CYTOTOXICITY OF POLYAMINE ANALOGS IS DIRECTLY RELATED TO THEIR DNA AFFINITY AS DETERMINED BY POLYACRYLAMIDE GEL COELECTROPHORESIS (PACE) METHOD

Polyamines are essential for cell growth. Polyamine analogs that can replace intracellular polyamines inhibit tumor cell proliferation both in culture as well as in animal models. The positively charged polyamines interact with the negatively charged DNA backbone both in a nonspecific manner, as well as sequence specifically through direct or water mediated hydrogen bonds. Therefore, it is difficult to ascertain the exact interactions that regulate the biological functions of polyamines. Several attempts have been made to determine the thermodynamic parameters of polyamine-DNA interactions with conflicting results.

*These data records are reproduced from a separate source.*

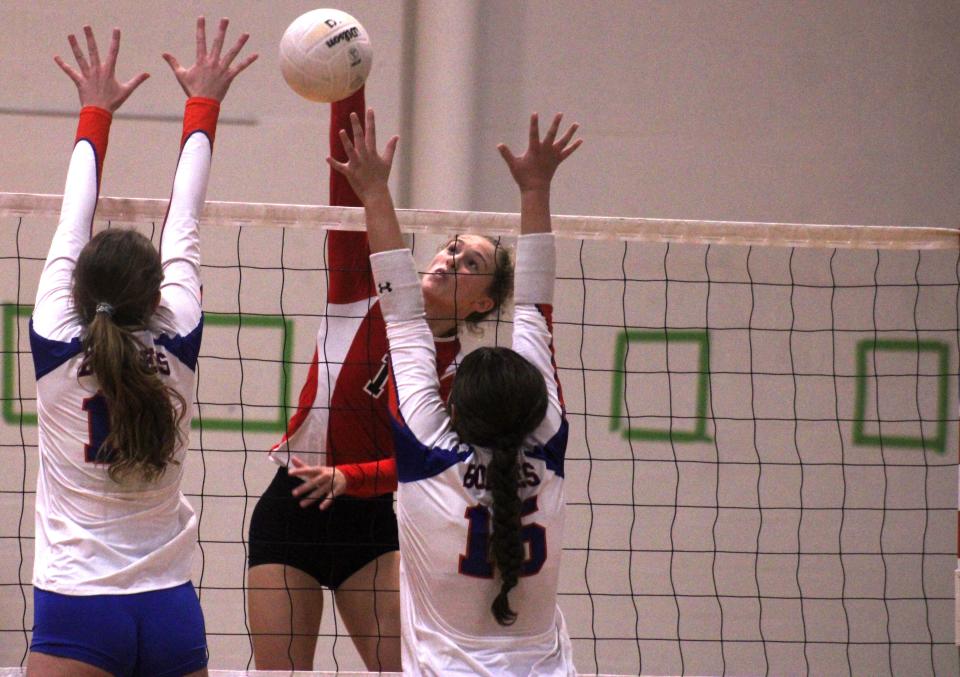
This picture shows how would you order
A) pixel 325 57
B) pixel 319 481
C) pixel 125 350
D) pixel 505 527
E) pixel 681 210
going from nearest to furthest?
pixel 505 527, pixel 125 350, pixel 325 57, pixel 319 481, pixel 681 210

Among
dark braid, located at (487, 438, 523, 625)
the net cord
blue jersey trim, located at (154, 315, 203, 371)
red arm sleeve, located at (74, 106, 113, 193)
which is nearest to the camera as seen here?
dark braid, located at (487, 438, 523, 625)

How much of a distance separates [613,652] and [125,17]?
4394 mm

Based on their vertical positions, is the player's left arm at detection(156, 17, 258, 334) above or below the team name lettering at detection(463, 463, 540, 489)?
above

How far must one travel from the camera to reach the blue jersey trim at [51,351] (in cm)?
243

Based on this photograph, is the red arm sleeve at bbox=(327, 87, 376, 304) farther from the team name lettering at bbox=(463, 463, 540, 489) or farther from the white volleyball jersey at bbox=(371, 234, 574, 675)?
the team name lettering at bbox=(463, 463, 540, 489)

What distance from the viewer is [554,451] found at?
7.95ft

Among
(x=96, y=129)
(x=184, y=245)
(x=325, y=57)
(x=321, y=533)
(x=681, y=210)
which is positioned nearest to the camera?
(x=184, y=245)

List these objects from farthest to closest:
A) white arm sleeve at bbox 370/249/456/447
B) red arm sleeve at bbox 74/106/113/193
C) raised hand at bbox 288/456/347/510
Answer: raised hand at bbox 288/456/347/510 → red arm sleeve at bbox 74/106/113/193 → white arm sleeve at bbox 370/249/456/447

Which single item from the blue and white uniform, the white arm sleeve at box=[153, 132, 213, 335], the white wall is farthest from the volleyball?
the white wall

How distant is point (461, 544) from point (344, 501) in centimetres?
117

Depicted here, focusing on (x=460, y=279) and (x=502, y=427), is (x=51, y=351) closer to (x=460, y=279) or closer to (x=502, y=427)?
(x=502, y=427)

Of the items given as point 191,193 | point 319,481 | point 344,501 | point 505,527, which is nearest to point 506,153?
point 191,193

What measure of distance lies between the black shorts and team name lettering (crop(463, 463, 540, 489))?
1127 millimetres

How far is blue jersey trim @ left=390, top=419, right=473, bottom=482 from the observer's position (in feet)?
7.70
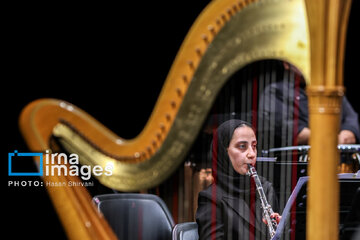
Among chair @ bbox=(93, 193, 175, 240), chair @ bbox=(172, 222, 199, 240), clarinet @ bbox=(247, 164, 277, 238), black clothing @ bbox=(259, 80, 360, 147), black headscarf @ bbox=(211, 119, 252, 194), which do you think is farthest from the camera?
chair @ bbox=(93, 193, 175, 240)

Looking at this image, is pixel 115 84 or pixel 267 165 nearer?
pixel 267 165

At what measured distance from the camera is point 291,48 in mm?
1118

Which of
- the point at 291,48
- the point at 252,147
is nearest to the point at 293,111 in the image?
the point at 252,147

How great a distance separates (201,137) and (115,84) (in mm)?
1547

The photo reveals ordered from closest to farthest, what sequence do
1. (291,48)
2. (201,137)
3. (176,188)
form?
(291,48), (201,137), (176,188)

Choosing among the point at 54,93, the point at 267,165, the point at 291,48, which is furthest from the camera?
the point at 54,93

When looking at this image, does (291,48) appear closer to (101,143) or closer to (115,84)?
(101,143)

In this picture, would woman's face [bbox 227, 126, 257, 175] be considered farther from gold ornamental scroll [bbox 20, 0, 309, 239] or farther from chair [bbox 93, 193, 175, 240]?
chair [bbox 93, 193, 175, 240]

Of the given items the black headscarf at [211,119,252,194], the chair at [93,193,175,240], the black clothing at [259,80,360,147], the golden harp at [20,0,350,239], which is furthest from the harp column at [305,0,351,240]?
the chair at [93,193,175,240]

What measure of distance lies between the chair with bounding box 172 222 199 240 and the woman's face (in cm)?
36

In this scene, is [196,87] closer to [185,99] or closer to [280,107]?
[185,99]

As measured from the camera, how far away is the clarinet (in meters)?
1.50

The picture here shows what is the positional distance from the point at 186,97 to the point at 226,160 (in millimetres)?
207

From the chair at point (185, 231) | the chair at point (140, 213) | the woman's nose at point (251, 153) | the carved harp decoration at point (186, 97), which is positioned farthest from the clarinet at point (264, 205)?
the chair at point (140, 213)
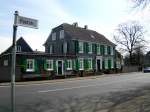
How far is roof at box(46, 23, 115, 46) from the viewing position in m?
49.1

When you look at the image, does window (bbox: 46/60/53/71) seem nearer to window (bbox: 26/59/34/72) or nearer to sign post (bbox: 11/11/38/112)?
window (bbox: 26/59/34/72)

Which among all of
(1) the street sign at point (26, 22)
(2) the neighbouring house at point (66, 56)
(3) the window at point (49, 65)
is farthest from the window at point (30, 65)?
(1) the street sign at point (26, 22)

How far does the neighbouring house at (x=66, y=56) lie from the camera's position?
35969mm

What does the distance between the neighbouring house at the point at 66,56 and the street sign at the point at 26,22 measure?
27132 millimetres

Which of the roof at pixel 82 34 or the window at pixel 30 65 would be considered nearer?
the window at pixel 30 65

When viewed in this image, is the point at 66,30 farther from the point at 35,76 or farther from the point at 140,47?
the point at 140,47

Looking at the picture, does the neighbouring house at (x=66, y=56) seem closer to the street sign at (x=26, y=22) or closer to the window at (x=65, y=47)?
the window at (x=65, y=47)

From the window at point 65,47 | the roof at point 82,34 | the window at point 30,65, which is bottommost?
the window at point 30,65

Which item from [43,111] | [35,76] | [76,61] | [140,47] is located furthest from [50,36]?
[43,111]

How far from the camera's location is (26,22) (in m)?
5.63

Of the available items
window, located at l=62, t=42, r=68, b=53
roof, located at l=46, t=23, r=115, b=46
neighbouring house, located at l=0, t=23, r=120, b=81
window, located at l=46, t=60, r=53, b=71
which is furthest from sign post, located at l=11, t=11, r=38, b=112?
window, located at l=62, t=42, r=68, b=53

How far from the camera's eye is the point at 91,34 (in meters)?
55.3

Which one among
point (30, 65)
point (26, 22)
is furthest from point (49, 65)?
point (26, 22)

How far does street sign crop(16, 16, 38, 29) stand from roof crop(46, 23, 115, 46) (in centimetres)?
4168
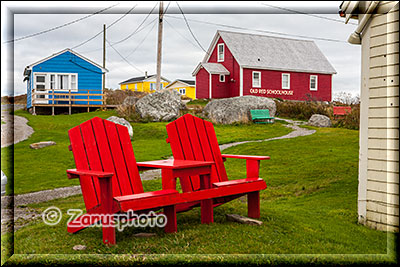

Here, we report a simple method of determining the apparent association constants for polyamine-DNA interaction by using polyacrylamide gel coelectrophoresis (PACE). We have used several cytotoxic polyamine analogs of different conformations and chain lengths. We observed that polyamine analogs with higher charge density or with conformational restrictions, which are absent in the naturally occurring polyamines, interact with DNA more strongly than do natural polyamines. A comparison of the cytotoxicities of the polyamine analogs against human tumor cell lines with their DNA affinities revealed that the higher the DNA affinity the more the cytoxicity of the analogs. The direct correlation between DNA affinities and cytotoxities provides a novel method for a rational design of therapeutically effective cytotoxic polyamine analogs.